4. Des questions persistantes

La codification de règles relatives aux « saisines blanches » (art. 2) laisse perplexe : « Sauf dans les cas où le Conseil constitutionnel est saisi en application du premier alinéa de l’article 61 de la Constitution, la saisine mentionne les dispositions législatives ou les clauses de l’engagement international sur lesquelles il est invité à se prononcer, ainsi que les exigences constitutionnelles qu’elles sont susceptibles de méconnaître. » A l’exception des cas de contrôle obligatoire par le Conseil (lois organiques et règlements des assemblées), est entérinée l’interdiction de ce qu’on appelle communément les « saisines blanches », i.e. les saisines qui ne font mention d’aucun grief particulier à l’encontre du texte adopté par le Parlement.
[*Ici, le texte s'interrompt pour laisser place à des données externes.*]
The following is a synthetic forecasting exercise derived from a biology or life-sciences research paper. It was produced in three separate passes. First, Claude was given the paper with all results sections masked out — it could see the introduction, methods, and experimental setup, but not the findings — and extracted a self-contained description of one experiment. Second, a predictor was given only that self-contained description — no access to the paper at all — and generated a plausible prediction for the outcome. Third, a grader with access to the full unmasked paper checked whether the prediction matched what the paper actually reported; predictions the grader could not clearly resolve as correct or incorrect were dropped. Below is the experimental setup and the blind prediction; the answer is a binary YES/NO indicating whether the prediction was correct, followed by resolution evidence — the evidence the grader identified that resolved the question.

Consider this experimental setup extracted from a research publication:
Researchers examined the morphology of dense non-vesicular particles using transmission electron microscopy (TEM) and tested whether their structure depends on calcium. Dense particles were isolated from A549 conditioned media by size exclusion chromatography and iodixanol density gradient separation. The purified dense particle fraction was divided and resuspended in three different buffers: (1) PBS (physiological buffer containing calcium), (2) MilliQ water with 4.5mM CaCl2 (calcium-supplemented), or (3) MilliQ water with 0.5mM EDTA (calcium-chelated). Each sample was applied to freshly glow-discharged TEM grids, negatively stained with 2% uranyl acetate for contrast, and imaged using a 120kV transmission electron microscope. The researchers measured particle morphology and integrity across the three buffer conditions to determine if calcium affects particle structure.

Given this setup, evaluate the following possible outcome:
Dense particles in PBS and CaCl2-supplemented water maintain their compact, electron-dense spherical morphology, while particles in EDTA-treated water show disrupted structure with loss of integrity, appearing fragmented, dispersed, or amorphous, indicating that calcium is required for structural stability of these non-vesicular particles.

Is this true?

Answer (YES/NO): YES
Jusqu’à présent, seule la jurisprudence du Conseil imposait aux saisissants d’invoquer des griefs spécifiques depuis une décision n° 2011-630 DC du 26 mai 2011, Loi relative à l’organisation du championnat d’Europe de football de l’UEFA en 2016. Le Conseil, après avoir vérifié le respect de la procédure d’adoption du texte, avait précisé que « les requérants n’invoquent aucun grief à l’encontre de ce texte ; qu’au demeurant, aucun motif particulier d’inconstitutionnalité ne ressort des travaux parlementaires ; qu’il n’y a pas lieu, pour le Conseil constitutionnel, d’examiner spécialement ces dispositions d’office ». Les saisines blanches restaient alors possibles, mais le Conseil n’examinait que la procédure d’adoption du texte, se réservant toutefois l’opportunité de soulever d’office un grief. La rédaction de cet article 2 laisse planer un doute quant au futur des saisines blanches : seront-elles désormais irrecevables ? Cette interprétation serait problématique dans la mesure où, notamment, les griefs à l’encontre de la procédure d’adoption d’un texte ne peuvent être invoqués en QPC. En revanche, l’inscription de cette règle pourrait avoir le mérite de pousser les parlementaires à saisir le Conseil, malgré une saisine blanche du pouvoir exécutif, afin de s’assurer que des griefs spécifiques, parfois invoqués lors des débats parlementaires, soient examinés.

 

Le règlement était espéré de longue date et il faut évidemment saluer sa publication. Il entrera en vigueur le 1er juillet 2022 (art. 18) ; on devra donc encore attendre quelques mois pour mesurer la véritable portée des innovations, voire quelques années, d’autant que l’usage des dispositions « conditionnées » dépendra de la politique suivie par son président, et ses successeurs. Le souligner est déjà mettre en évidence les regrets que l’on peut avoir. Si le Conseil constitutionnel s’affirme, de plus en plus, comme un défenseur juridictionnel des droits et libertés, il n’en tire pas parfaitement les conséquences. Ne souhaitant pas se contraindre tout à fait, il se laisse une marge de manœuvre dans l’application des procédures affichées. L’on peut donc ne pas s’en satisfaire pleinement. A l’heure où le Conseil est toujours très critiqué, spécifiquement en raison de sa composition, l’on déplore qu’il n’ait pas profité de l’occasion pour se saisir de réformes en profondeur, notamment en matière de contradictoire, en quête d’un gain de légitimité.